Convergence in Integral and Bounded in Lp Implies Convergence in Measure?

I am attempting this problem:

Let $$P \subset [1, \infty]$$ be the set of all $$p \in [1, \infty]$$ for which the following statement is true:

If $$f_n, f: [0, 1] \to > \mathbb{R}$$ are integrable function such that $$\sup_{n \in \mathbb{N}} > \| f_n \|_{L^p} < \infty$$ and $$\lim_{n \to \infty} \int_A f_n d\lambda = \int_A f d\lambda$$ for every $$A \in \mathcal{B}([0, 1])$$, then $$(f_n) \to f$$ in measure.

Find $$P$$ and provide a counter example for all $$p \in P^c \cap [1,\infty]$$.
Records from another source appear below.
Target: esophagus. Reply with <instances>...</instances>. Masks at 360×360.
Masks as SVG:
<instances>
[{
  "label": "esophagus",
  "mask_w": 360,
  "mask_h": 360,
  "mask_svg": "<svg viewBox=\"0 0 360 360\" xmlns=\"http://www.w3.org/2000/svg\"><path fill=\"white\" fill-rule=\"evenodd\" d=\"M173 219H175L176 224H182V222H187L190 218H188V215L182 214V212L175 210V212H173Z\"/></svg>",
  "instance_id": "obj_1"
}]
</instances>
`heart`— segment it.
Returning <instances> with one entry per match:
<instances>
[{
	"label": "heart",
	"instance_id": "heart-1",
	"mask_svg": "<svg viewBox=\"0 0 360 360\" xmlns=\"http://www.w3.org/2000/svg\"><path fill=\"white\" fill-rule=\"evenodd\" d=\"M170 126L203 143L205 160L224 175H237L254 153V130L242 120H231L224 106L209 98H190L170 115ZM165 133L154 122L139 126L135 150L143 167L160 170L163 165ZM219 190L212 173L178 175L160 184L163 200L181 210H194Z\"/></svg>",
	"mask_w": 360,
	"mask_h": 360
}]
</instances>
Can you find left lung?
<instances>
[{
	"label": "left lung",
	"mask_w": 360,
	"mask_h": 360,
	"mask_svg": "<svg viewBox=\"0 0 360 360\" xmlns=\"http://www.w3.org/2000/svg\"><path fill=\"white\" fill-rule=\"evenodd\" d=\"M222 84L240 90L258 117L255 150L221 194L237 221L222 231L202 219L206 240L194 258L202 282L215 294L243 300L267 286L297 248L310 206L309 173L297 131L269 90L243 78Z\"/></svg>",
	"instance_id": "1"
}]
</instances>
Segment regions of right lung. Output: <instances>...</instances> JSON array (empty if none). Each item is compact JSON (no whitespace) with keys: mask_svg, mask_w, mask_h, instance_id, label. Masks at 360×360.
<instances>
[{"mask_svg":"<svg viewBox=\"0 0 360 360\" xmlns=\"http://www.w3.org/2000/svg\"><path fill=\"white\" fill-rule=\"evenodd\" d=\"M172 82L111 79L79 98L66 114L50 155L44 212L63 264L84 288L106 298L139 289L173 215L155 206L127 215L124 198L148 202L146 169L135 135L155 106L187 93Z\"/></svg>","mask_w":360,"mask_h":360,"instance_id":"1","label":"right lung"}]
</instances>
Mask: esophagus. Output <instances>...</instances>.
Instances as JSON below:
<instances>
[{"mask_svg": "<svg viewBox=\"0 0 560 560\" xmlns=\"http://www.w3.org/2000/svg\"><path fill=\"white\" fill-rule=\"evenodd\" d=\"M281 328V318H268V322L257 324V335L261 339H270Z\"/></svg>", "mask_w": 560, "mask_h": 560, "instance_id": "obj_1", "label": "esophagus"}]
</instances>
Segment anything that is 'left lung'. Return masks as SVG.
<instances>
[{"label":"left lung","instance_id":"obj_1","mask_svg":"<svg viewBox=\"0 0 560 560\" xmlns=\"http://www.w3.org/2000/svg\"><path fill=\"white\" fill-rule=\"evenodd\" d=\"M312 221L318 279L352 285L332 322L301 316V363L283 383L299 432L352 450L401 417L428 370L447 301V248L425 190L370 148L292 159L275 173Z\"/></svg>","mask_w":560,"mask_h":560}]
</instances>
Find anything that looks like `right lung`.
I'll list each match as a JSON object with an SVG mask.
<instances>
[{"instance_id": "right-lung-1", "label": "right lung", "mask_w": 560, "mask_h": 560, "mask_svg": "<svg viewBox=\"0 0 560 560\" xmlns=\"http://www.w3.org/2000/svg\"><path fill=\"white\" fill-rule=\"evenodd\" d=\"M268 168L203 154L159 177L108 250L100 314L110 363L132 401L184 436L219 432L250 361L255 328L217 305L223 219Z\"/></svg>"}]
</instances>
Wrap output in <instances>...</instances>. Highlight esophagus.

What I have tried so far seems to have failed. I notice that the measure space that we are dealing with is a finite measure space and thus the Egorov's Theorem holds. This means if we can show the function is almost everywhere pointwise convergent, then we are done. I have failed to do so.

Starting off with $$p = \infty$$, thinking it might be the easier case. We have a uniform bound on $$f_n$$ for all $$n$$ which implies that $$f_n$$ is integrable on $$[0, 1]$$. We have moreover that $$\lim_{n \to \infty} \int_A f_n d\lambda = \int_A f d\lambda$$ for all $$A \in \mathcal{B}([0, 1])$$, but then I will need some kind of partial converse of Lebesgue dominated convergence theorem to show almost pointwise convergence. But this is most likely not true. This probably implies that a counterexample exists, but I couldn't find one so far.

$$P$$ is empty! $$f_n(x)=e^{2\pi in x}$$ is bounded in $$L^{p}$$ for every $$p \in [1,\infty]$$ and $$\int_Af_n(x)dx \to 0=\int_A 0\, dx$$ for every $$A$$ by Riemann Lebesgue Lemma But $$\lambda \{x: |f_n(x)-0|>\epsilon\}=1$$ for every $$\epsilon \in (0,1)$$ so $$f_n$$ does not tend to $$0$$ in measure.